Monday, January 28, 2013

What Is the Right Size for a Store?

A local independent bookstore, Chester County Book Co., closed this weekend with a plan of reopening elsewhere later this year.

This is not just another story about a bookstore closing. It is also about a store seeking the right scale of operations. The store has been in business for 31 years, most of that in a shopping center. There, without moving from the space it was in, it expanded several times and contracted at least once. It added on a record store and a restaurant. In the end, it was all too much, and when the bookstore reopens, it will be at a much smaller location.

There is a trend toward larger, less crowded retail stores in suburban and city-edge settings, and not always for the right reasons. Part of it is that there is so much retail space available. It is a truism in retail space management that a shopping center should not be half empty, but with so much retail space and so few stores, it is not easy to keep a shopping center fully occupied. One of the strategies shopping center managers have employed is to encourage their existing tenants to expand into the vacant space around them. Sometimes this works, but sometimes, as the Chester County Book Co. story shows, you can lose a tenant this way.

Larger stores are, in theory at least, a good thing for shoppers. A larger store may allow for a more logical arrangement of merchandise and more space to move around, and this can save time. For the retailer, though, it costs more to operate a larger store, and especially these days, the increased rent may not be the largest expense. Energy costs for lighting and heating can be a larger expense. Depending on the store layout, a larger sales staff may be needed. This not only implies a larger payroll but perhaps also a less knowledgeable staff, on average.

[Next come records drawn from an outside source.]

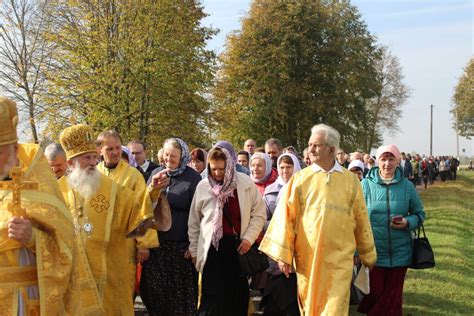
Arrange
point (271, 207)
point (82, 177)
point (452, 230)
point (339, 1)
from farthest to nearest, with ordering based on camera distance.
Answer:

In the end, store sizes will depend on how shoppers react. Recently I have seen a couple of stores expand and then close, which shows that a larger store space can sometimes actually hurt sales. In general shoppers spend more time in a larger store, but does this mean they will visit less often to save time? Retailers are taking chances with store sizes and it will not always work out well. My hope is that the trend toward larger stores does not lead investors to speculate in new retail buildings in already overbuilt areas. The trend toward larger stores could reverse, if there are more cases like the current one, and this could happen in less time than it takes to build a new shopping center.